▶ Directions
Copy word for word the stretch from "The Quakers totaled" through "the 4x800m relay." in the track and field article below.

Women's Indoor Track & Field

Penn Women Claim First #IvyHeps Title Since 1996

Final Results | ILN Broadcast: Day 1 | Day 2

HANOVER
, N.H. -- For the fourth time overall, and the first since 1996, Penn can call itself Ivy League Heptagonal Women’s Indoor Track & Field Champion.
 
The Quakers totaled 137 points to hold off five-time defending champion Harvard, which finished with 105. The host squad Dartmouth was third with 96 points, followed by Columbia (80), Cornell (75), Princeton (65), Brown (47) and Yale (15).
 
Penn’s points total is its highest in program history and the most by the winning team since Cornell finished with 159 in 2007.
 
The Quakers won five events on Sunday to expand its lead from day 1, and placed second in five others. After winning the 3K on Saturday, senior Abby Hong – who before this championship had never scored at #IvyHeps – punctuated her impressive weekend with a win in the 5K. Freshman Uchechi Nwogwugwu won the 500m, junior Rachel Wilson claimed the weight throw, junior Anna Peyton Malizia took the high jump and the Quakers placed first in the 4x800m relay.

▶ Material supplied

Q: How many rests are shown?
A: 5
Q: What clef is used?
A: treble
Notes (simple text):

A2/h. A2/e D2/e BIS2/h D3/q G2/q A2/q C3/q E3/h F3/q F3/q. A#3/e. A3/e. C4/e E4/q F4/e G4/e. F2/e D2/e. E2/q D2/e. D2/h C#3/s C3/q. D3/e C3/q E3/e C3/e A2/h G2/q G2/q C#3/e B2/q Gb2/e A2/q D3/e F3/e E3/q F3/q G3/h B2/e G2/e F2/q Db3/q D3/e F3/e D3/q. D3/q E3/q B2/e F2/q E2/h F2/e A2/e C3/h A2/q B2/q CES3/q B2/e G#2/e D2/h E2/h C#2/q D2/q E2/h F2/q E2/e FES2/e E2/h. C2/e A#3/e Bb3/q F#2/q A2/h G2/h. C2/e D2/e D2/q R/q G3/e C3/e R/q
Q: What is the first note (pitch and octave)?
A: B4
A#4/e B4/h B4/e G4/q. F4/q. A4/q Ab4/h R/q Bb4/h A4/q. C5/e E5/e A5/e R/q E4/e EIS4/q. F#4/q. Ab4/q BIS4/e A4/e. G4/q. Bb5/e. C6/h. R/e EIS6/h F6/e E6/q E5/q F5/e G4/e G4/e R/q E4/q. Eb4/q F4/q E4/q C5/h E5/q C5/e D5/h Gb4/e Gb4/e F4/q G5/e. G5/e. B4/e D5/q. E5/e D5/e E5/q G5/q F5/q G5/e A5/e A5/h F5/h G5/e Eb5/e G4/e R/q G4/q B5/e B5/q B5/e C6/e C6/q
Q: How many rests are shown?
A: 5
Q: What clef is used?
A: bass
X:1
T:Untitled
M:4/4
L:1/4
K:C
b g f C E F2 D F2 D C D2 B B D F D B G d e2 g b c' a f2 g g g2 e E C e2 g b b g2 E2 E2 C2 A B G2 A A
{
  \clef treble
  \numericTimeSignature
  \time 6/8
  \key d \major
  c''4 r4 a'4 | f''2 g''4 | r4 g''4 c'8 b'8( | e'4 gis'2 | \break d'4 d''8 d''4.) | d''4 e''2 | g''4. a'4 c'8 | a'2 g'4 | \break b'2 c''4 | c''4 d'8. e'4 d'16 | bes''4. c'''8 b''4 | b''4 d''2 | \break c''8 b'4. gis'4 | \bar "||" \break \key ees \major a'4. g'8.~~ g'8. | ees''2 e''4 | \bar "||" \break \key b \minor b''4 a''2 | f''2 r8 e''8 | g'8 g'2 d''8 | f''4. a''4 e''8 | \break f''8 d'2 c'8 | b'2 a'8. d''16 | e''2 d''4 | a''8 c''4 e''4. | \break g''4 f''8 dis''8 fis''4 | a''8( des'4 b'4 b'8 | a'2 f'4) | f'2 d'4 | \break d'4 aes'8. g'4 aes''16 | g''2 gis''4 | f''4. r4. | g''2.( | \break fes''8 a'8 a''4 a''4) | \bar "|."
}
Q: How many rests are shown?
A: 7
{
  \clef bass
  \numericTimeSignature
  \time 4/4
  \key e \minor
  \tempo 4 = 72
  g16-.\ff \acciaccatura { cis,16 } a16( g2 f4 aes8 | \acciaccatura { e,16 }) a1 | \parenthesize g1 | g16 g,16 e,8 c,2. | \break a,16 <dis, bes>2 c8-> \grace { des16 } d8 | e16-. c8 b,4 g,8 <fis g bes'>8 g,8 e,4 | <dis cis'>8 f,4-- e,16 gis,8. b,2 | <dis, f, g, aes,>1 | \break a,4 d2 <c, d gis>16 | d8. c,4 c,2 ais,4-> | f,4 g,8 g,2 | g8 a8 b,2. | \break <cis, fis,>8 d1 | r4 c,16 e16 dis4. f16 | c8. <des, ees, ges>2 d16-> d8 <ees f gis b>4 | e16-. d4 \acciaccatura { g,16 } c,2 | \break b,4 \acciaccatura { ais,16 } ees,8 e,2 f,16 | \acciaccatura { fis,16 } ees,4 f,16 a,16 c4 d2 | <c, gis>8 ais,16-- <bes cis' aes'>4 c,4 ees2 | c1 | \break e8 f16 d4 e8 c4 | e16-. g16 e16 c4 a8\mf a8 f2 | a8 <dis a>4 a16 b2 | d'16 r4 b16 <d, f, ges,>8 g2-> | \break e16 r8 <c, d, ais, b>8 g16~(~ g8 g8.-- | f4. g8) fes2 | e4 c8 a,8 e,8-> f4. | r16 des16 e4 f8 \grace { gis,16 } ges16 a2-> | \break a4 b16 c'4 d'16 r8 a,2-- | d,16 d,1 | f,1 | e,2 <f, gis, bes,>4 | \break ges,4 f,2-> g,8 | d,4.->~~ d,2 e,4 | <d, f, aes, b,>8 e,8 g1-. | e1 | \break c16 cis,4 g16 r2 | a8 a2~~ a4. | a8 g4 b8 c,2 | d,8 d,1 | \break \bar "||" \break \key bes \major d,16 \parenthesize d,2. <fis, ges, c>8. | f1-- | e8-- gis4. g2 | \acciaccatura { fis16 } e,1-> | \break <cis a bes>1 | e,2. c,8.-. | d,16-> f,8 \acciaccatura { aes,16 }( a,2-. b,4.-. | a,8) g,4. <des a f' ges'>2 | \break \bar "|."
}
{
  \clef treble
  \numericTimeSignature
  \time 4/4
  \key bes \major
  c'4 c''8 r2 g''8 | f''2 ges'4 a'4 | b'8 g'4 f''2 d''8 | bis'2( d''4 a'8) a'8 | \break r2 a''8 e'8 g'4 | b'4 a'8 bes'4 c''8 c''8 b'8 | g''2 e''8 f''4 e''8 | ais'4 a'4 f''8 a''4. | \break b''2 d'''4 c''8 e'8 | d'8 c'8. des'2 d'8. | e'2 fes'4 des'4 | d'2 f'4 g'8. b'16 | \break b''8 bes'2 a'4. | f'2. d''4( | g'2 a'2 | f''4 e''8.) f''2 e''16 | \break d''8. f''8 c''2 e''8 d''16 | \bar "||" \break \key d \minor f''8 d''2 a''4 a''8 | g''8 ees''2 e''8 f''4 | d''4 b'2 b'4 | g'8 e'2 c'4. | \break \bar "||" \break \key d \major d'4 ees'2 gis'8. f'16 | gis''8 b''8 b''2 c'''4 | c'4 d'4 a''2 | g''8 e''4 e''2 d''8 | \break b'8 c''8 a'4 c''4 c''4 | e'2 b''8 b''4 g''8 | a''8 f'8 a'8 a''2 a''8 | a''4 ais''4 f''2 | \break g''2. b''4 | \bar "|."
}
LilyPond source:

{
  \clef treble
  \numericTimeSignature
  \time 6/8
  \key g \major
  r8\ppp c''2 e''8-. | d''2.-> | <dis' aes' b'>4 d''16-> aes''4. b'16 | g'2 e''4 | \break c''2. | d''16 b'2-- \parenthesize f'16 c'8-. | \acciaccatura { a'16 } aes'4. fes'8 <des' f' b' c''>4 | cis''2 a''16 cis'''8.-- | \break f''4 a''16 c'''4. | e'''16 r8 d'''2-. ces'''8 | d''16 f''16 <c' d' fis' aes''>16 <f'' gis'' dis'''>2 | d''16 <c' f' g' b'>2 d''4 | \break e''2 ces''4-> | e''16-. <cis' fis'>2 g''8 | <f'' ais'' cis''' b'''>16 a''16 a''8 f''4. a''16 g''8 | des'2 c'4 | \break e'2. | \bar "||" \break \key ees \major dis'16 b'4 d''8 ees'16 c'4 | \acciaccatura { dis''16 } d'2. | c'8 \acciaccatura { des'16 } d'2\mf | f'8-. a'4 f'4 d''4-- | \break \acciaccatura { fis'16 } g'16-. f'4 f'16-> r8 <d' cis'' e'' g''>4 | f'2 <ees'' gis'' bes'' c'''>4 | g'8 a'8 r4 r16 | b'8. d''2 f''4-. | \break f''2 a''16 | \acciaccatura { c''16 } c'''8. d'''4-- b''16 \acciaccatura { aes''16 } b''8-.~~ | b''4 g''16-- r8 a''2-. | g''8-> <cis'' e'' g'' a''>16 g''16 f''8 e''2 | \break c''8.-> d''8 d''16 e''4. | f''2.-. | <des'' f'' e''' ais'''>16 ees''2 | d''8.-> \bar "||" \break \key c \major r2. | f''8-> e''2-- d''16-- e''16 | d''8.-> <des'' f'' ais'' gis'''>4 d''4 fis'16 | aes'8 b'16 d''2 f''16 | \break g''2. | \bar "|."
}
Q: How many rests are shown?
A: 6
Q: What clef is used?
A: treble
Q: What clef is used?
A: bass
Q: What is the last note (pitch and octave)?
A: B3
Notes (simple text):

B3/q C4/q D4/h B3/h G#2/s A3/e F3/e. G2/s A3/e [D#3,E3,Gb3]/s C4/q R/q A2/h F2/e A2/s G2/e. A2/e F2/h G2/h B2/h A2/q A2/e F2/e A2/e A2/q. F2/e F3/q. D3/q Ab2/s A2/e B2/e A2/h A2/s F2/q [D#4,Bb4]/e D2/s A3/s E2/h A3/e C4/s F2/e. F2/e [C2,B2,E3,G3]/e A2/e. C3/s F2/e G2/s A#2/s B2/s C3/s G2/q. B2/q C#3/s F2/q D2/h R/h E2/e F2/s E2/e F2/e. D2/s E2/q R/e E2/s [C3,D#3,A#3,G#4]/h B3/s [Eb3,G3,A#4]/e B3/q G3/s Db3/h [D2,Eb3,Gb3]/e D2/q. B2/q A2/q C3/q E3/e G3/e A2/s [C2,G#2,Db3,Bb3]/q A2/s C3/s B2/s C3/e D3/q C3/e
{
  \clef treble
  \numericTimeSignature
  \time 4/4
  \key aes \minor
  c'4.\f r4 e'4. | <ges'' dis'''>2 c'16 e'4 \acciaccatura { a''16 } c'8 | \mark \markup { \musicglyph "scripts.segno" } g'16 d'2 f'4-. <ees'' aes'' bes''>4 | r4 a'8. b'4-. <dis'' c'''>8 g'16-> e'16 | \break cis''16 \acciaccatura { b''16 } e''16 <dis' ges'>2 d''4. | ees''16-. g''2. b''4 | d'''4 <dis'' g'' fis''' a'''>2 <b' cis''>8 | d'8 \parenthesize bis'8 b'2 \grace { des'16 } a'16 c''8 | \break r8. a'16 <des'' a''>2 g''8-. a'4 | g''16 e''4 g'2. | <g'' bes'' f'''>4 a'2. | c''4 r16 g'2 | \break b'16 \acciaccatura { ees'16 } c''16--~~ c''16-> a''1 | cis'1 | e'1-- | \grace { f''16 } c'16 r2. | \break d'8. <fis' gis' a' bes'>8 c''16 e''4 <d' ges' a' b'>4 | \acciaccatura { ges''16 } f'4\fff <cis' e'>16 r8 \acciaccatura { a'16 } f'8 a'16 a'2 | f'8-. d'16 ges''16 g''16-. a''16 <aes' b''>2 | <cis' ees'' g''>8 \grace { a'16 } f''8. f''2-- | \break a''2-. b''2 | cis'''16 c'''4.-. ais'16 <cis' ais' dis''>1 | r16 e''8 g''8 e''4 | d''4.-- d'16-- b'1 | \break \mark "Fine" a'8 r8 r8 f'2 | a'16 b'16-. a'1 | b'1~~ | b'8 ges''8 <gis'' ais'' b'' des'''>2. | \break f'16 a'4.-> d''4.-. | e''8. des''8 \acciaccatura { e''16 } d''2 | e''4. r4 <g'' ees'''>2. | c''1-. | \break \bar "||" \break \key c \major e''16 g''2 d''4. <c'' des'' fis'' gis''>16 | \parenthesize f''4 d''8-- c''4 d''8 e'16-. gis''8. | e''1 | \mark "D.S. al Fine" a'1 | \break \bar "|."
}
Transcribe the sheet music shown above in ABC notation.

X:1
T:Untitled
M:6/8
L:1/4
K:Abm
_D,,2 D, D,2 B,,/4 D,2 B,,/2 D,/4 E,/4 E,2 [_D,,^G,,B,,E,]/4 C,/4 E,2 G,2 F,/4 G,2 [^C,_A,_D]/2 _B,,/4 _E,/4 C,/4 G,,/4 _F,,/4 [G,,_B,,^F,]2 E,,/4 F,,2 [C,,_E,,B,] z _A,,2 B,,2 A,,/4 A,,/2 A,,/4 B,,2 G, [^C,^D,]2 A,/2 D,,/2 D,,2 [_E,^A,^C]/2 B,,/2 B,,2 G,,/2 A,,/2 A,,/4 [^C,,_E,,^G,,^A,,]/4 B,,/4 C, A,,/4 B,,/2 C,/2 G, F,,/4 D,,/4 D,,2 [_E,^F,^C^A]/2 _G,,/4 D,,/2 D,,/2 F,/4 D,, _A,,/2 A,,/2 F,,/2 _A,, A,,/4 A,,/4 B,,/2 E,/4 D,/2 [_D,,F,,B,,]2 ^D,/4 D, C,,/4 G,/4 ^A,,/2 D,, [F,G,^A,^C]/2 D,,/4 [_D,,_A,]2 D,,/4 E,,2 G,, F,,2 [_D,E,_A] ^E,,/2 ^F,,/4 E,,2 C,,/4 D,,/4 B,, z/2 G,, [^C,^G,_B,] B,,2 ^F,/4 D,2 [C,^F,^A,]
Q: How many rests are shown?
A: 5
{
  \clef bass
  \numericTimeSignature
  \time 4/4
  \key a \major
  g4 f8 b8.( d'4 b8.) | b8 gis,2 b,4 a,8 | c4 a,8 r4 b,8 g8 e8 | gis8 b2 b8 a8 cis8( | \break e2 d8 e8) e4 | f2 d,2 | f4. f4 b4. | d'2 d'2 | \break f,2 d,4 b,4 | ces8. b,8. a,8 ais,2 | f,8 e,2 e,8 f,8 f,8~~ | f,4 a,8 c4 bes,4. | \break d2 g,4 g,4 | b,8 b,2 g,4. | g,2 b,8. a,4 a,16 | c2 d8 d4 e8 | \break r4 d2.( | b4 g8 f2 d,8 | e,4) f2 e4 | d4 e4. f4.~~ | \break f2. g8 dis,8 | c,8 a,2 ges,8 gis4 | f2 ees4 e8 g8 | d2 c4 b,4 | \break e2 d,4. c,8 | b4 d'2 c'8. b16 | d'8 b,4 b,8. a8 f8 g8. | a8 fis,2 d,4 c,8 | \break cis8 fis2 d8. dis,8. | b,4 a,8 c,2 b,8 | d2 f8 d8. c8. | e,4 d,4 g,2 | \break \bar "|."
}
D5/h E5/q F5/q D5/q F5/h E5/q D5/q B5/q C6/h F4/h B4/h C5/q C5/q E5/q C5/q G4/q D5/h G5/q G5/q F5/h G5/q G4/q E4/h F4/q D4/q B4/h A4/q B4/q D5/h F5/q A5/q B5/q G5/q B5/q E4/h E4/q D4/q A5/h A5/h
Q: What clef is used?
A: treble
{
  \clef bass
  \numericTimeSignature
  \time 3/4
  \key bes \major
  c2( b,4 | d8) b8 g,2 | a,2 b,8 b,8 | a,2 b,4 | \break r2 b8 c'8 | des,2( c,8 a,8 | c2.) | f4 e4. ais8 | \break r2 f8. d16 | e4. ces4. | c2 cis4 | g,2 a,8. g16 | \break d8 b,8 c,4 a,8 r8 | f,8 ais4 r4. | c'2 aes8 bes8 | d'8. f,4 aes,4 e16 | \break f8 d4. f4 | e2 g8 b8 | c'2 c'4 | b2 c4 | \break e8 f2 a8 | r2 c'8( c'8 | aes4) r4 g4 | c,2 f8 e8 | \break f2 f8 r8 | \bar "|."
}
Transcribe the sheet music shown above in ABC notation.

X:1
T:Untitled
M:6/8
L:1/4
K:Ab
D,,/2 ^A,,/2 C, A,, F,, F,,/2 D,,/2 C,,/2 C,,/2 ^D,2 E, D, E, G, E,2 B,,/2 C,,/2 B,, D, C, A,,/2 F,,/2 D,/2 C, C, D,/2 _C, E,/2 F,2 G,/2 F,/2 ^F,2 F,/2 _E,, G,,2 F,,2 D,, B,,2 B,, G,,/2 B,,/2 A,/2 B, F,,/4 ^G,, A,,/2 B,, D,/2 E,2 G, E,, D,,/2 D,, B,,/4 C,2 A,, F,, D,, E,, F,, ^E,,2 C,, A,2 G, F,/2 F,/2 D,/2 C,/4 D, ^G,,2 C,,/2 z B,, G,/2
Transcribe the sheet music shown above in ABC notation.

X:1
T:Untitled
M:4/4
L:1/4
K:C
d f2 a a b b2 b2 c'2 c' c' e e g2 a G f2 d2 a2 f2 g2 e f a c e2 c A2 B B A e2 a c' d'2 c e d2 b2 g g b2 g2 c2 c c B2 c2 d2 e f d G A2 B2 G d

▶ Correct output
The Quakers totaled 137 points to hold off five-time defending champion Harvard, which finished with 105. The host squad Dartmouth was third with 96 points, followed by Columbia (80), Cornell (75), Princeton (65), Brown (47) and Yale (15).
 
Penn’s points total is its highest in program history and the most by the winning team since Cornell finished with 159 in 2007.
 
The Quakers won five events on Sunday to expand its lead from day 1, and placed second in five others. After winning the 3K on Saturday, senior Abby Hong – who before this championship had never scored at #IvyHeps – punctuated her impressive weekend with a win in the 5K. Freshman Uchechi Nwogwugwu won the 500m, junior Rachel Wilson claimed the weight throw, junior Anna Peyton Malizia took the high jump and the Quakers placed first in the 4x800m relay.